市から一方を世帯主に、一方を夫と認める住民票が交付されたことを受けて、28日会見を行った。

松浦慶太さん:
信じられない。こんなことが起こるなんてと、大変驚きました。

藤山裕太郎さん:
本当に大村市に引っ越してきて良かったなと思います。
異例…同性カップル住民票の続柄欄に「夫(未届)」

今回の決定を受けたのは、松浦慶太さんと藤山裕太郎さんのカップルだ。
2人に交付された住民票には、「世帯主」は松浦さんで藤山さんの続柄の欄には「夫(未届)」と記されている。

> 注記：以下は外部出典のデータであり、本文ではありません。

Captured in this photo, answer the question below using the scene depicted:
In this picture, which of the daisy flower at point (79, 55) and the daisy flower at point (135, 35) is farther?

同性カップルの場合「同居人」や「縁故者」などと記載されることがある中、大村市は一般的に男女間の事実婚状態を示す場合に使用される「夫」という続柄を同性カップルの2人に適用したのだ。

松浦慶太さん:
「夫」って書いてもらった書類って、今まで一つもなかったので、そうやって認めてくれるところもあるんだと。本当にこのような英断をしてくださった、寄り添った配慮をしてくださった大村市に、心から感謝しております。

性的少数者のカップルに対してはこれまで、各自治体が結婚に相当する関係であると認める「パートナーシップ証明制度」を導入してきたが、カップルに法律上の権利はなく、健康保険の扶養家族としても認められていない。

また、パートナーが命の危険に瀕する状況に陥った場合も家族として認められず 面会などに支障が出ている。そうした中で今回、パートナーを「夫」と認めた大村市の対応は極めて異例だ。

藤山裕太郎さん:
この前例がないような先進的なことを大村市がしてくれるというのは、すごく自分たちの後押し、励みにもなったし、うれしくて。

松浦慶太さん:
(藤山さん側の親族が)「すごか!すごか!」というふうにとても驚いて喜んでくれました。
パートナーを「夫」と認めた大村市の園田市長「当然の対応」

大村市は、今回の対応について「事実婚そのものを認めたものではない」としているが、会見した園田市長は、今回の決定は「当然の対応」と説明している。

長崎・大村市 園田裕史市長:
そもそも(大村市が)パートナーシップ宣誓制度を導入している自治体です。大村市としては「理解を進めていこう」というふうに政策を進めているわけですから、その中の一つの事務手続きに関することだと考えています。